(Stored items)

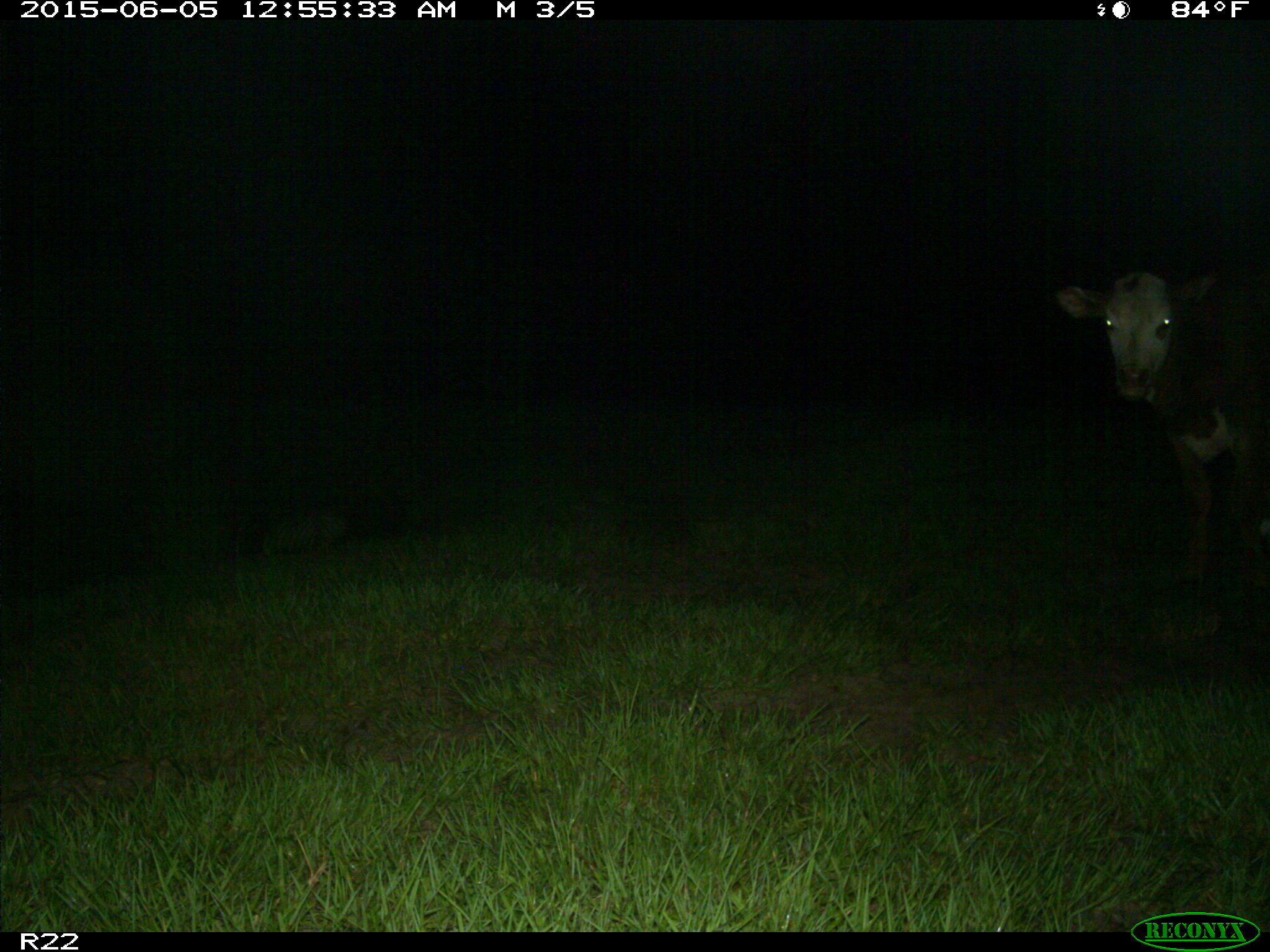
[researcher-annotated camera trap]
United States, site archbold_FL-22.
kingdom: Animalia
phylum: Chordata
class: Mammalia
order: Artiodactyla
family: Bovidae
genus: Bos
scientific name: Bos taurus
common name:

_WORK REQUEST_
Could the data be reproduced exactly, with the pictures omitted?

_THE ANSWER_
[researcher-annotated camera trap]
United States, site archbold_FL-22.
kingdom: Animalia
phylum: Chordata
class: Mammalia
order: Artiodactyla
family: Bovidae
genus: Bos
scientific name: Bos taurus
common name:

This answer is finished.